Saved data entries
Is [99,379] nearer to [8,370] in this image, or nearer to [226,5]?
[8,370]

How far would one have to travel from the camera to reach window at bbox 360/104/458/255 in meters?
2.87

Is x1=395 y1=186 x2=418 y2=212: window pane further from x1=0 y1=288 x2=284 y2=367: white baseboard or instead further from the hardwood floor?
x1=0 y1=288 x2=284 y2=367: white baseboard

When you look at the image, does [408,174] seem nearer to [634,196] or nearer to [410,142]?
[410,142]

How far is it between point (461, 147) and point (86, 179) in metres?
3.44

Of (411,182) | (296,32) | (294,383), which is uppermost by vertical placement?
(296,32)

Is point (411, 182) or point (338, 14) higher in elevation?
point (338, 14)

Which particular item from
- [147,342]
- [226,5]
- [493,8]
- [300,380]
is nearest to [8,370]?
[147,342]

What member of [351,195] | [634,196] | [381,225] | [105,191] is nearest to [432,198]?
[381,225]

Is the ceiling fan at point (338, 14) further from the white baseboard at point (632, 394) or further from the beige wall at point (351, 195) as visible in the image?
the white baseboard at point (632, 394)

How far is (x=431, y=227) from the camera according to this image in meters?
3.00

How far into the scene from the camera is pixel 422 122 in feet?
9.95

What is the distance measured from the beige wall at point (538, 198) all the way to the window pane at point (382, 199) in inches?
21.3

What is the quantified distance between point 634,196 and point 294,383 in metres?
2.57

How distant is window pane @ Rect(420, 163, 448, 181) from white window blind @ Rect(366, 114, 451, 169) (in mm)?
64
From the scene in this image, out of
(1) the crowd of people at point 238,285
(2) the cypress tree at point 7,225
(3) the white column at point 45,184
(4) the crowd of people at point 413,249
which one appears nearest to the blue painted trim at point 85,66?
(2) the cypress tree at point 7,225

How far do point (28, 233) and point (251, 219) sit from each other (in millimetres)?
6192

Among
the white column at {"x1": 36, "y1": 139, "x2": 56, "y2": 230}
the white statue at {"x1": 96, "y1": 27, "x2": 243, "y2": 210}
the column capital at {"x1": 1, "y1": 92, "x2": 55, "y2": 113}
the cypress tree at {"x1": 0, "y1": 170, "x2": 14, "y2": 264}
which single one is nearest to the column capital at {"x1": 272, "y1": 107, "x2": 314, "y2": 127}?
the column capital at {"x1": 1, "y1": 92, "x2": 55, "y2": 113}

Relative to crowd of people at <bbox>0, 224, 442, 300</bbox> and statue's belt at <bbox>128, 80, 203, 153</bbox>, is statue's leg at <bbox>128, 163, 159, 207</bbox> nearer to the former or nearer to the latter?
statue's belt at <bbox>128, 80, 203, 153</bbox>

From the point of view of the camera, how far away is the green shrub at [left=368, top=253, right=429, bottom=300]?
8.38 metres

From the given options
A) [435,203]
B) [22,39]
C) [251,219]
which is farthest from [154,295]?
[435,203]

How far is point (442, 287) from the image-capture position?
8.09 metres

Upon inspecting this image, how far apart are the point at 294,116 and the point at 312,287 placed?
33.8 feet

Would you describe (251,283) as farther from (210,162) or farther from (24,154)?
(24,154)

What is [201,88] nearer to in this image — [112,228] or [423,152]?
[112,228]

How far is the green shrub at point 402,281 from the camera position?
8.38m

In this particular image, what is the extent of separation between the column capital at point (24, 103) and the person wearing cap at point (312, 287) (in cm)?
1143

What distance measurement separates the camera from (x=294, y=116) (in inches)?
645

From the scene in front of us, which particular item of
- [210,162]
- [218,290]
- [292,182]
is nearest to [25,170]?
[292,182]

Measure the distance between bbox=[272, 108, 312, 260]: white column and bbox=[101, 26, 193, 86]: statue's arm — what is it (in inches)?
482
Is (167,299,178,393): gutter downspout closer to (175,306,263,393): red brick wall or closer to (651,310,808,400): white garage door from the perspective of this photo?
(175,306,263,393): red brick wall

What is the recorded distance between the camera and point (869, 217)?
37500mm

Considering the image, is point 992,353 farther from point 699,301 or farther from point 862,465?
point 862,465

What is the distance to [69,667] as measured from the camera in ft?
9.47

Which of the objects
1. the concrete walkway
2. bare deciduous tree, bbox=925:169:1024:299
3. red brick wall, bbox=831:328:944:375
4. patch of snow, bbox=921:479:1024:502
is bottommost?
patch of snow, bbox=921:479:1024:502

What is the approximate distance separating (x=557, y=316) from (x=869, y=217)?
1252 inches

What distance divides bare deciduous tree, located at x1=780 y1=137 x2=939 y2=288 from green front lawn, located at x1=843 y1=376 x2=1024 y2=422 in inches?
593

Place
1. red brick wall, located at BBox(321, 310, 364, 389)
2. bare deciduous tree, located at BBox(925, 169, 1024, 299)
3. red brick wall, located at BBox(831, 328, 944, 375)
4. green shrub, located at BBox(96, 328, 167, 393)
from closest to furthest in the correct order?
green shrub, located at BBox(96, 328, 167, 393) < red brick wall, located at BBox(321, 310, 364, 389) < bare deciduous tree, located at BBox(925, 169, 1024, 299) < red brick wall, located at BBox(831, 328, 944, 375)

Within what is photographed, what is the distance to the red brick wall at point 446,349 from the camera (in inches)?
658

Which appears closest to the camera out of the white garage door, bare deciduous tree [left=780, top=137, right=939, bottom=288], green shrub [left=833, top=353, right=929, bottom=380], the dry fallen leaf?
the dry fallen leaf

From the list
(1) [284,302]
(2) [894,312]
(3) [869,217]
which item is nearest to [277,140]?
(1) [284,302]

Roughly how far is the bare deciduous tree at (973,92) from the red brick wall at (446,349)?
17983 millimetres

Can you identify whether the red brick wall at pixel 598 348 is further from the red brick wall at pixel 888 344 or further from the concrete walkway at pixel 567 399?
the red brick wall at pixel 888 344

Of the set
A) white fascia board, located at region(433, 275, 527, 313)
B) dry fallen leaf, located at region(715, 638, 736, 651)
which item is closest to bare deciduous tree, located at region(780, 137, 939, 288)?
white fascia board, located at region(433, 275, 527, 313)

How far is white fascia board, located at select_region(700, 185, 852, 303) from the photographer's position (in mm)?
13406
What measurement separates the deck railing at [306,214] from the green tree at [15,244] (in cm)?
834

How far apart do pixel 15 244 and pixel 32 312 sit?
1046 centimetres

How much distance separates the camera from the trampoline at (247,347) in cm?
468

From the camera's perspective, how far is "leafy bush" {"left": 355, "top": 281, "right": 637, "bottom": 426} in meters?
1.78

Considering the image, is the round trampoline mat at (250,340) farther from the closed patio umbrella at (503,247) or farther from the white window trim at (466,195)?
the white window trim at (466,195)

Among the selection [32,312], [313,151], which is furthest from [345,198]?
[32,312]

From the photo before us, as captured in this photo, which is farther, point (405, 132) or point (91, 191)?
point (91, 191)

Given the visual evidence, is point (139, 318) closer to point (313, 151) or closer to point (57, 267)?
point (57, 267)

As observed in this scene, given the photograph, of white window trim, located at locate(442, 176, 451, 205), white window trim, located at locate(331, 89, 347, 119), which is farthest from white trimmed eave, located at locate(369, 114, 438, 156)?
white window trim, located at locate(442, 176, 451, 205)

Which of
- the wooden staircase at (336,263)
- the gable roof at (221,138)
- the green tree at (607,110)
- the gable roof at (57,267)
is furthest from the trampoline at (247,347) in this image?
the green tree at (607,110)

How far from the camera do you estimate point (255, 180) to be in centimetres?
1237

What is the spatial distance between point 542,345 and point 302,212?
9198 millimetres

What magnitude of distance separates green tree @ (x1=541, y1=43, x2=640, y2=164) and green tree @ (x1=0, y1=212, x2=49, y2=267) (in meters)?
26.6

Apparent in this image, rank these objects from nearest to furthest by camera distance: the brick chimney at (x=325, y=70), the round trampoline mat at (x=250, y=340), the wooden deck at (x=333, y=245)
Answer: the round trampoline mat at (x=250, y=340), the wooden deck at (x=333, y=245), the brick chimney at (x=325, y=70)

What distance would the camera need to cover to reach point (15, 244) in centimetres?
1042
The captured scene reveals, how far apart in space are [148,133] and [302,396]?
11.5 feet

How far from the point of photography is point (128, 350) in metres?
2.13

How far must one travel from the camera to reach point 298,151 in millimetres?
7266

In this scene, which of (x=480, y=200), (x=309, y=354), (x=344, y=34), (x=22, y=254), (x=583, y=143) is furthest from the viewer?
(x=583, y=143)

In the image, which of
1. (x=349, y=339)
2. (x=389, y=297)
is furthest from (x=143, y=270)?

EXERCISE GOAL:
Write out exactly the lines from the line holding "As observed in" through the last line of the data, and nothing besides those lines.

ANSWER TO THIS EXERCISE:
As observed in this scene, given the photograph, of white window trim, located at locate(442, 176, 451, 205), white window trim, located at locate(331, 89, 347, 119), which is farthest from white trimmed eave, located at locate(369, 114, 438, 156)?
white window trim, located at locate(442, 176, 451, 205)

Which of
- the wooden staircase at (336,263)
- the gable roof at (221,138)
- the green tree at (607,110)
- the gable roof at (57,267)
is furthest from the trampoline at (247,347) in this image?
the green tree at (607,110)

How far from the camera do you estimate point (255, 180) to be in centimetres?
1237

What is the spatial distance between point 542,345 and point 302,212?
9198 millimetres

What magnitude of distance separates green tree @ (x1=541, y1=43, x2=640, y2=164) and green tree @ (x1=0, y1=212, x2=49, y2=267) (in meters)?
26.6

Apparent in this image, rank these objects from nearest to furthest by camera distance: the brick chimney at (x=325, y=70), the round trampoline mat at (x=250, y=340), the wooden deck at (x=333, y=245)
Answer: the round trampoline mat at (x=250, y=340), the wooden deck at (x=333, y=245), the brick chimney at (x=325, y=70)

What distance would the camera need to cover to reach point (15, 244) in centimetres?
1042
The captured scene reveals, how far apart in space are [148,133] and [302,396]?
11.5 feet

How far from the point of photography is point (128, 350) in metres?
2.13

How far must one travel from the camera to reach point 298,151 in millimetres?
7266

In this scene, which of (x=480, y=200), (x=309, y=354), (x=344, y=34), (x=22, y=254), (x=583, y=143) is furthest from the viewer?
(x=583, y=143)

In the image, which of
1. (x=349, y=339)
2. (x=389, y=297)
is furthest from (x=143, y=270)?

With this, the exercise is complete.